Berlino e Budapest: un filo diretto sui fatti del 2023

La Germania collabora attivamente con l’Ungheria. Basti pensare al caso della militante tedesca Maja T., estradata a Budapest nel 2024. La sua estradizione avvenne nonostante successivamente la Corte costituzionale tedesca abbia segnalato il rischio di trattamenti inumani nelle carceri ungheresi, comunicazione però arrivata troppo tardi: Maja era già finita in carcere. E poi c’è il caso di Rexhino Abazaj (“Gino”), anche lui coinvolto nei fatti del 2023. Berlino avviò un’indagine nei suoi confronti applicando il principio del “processo a specchio” per tutelare le vittime (i neonazisti aggrediti sono cittadini tedeschi). Ha ottenuto l’ok al suo arresto in Francia, dopo che inizialmente Parigi ne aveva negato l’estradizione verso l’Ungheria.

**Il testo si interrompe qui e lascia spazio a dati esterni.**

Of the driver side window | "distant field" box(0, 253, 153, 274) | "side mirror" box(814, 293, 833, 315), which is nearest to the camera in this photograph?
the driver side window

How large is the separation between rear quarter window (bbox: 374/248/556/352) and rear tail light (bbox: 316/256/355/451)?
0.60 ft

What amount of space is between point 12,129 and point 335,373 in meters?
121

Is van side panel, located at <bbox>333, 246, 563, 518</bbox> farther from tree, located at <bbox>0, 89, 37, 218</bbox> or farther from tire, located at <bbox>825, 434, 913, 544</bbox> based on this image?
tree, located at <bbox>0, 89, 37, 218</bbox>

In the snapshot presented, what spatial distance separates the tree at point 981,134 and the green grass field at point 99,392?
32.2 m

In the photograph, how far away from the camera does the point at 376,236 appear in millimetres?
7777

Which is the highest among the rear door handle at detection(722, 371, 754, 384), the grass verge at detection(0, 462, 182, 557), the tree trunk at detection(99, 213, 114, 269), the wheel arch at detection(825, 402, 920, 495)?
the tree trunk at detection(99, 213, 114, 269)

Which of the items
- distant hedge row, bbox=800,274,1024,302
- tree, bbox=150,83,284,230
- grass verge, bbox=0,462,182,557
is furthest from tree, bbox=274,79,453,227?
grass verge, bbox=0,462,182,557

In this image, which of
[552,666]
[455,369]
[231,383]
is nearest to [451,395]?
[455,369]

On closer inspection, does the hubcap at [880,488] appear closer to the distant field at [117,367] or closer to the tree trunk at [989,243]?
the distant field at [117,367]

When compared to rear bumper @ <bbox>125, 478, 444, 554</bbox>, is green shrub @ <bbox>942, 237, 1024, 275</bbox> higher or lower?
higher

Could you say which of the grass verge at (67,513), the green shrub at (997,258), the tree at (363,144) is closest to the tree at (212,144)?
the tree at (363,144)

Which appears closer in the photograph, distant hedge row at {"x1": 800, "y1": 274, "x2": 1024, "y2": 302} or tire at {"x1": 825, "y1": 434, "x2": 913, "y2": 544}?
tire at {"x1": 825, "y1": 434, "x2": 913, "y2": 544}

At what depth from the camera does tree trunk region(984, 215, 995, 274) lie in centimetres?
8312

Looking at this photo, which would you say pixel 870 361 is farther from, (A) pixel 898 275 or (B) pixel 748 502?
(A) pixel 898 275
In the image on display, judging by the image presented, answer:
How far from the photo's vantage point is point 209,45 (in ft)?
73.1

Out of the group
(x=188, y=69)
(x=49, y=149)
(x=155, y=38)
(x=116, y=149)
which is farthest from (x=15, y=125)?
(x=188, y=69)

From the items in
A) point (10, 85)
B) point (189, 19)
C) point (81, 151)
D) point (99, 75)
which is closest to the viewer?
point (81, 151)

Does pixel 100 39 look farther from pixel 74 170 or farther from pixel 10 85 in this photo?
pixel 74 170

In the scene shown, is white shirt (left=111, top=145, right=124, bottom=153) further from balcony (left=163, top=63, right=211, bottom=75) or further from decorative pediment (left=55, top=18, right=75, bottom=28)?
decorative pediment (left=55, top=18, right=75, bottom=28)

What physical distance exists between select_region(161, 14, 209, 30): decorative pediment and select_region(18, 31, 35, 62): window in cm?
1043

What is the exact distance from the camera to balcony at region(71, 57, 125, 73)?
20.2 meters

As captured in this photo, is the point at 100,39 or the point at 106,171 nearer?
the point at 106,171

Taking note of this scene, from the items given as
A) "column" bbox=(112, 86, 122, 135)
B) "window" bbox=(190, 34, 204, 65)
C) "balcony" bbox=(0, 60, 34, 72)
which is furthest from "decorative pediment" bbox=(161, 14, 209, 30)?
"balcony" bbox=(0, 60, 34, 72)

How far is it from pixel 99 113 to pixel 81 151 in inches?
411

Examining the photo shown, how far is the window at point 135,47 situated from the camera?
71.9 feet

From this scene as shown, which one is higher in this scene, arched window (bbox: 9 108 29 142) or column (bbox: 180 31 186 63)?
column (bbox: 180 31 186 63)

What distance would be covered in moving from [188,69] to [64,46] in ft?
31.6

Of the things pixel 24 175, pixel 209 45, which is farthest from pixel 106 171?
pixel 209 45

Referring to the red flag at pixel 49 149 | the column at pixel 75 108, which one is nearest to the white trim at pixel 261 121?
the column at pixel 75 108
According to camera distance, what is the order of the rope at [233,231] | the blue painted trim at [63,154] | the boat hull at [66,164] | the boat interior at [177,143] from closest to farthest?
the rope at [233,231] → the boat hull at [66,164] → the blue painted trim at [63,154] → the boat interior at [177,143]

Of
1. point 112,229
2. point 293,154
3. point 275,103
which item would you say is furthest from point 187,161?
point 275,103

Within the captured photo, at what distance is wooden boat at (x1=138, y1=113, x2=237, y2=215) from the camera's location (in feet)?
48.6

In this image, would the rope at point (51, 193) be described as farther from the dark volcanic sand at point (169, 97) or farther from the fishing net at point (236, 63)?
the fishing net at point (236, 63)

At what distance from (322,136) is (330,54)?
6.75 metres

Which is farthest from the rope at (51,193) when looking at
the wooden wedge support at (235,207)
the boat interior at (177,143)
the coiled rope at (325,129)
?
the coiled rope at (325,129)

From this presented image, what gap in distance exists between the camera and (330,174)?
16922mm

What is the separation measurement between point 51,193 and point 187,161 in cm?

Le unità speciali contro i militanti di estrema sinistra

In Sassonia, ricorda il Fatto, esiste una unità speciale di polizia (Soko LinX) che indaga proprio sull’estremismo di sinistra e c’è anche un servizio di intelligence interno (Bundesamt für Verfassungsschutz) che monitora gruppi ritenuti incompatibili con l’ordine democratico, sia di destra che di sinistra. Tra i gruppi entrati nel mirino di Berlino c’è anche “Antifa-Ost”, ritenuto collegato agli ambienti delle indagini ungheresi che a sua volta hanno coinvolto anche Salis. Ieri il leader di Avs Nicola Fratoianni, fa sapere la testata, oltre a pretendere chiarimenti dal ministro degli Interni ha chiesto al ministro degli Esteri Antonio Tajani di convocare l’ambasciatore tedesco.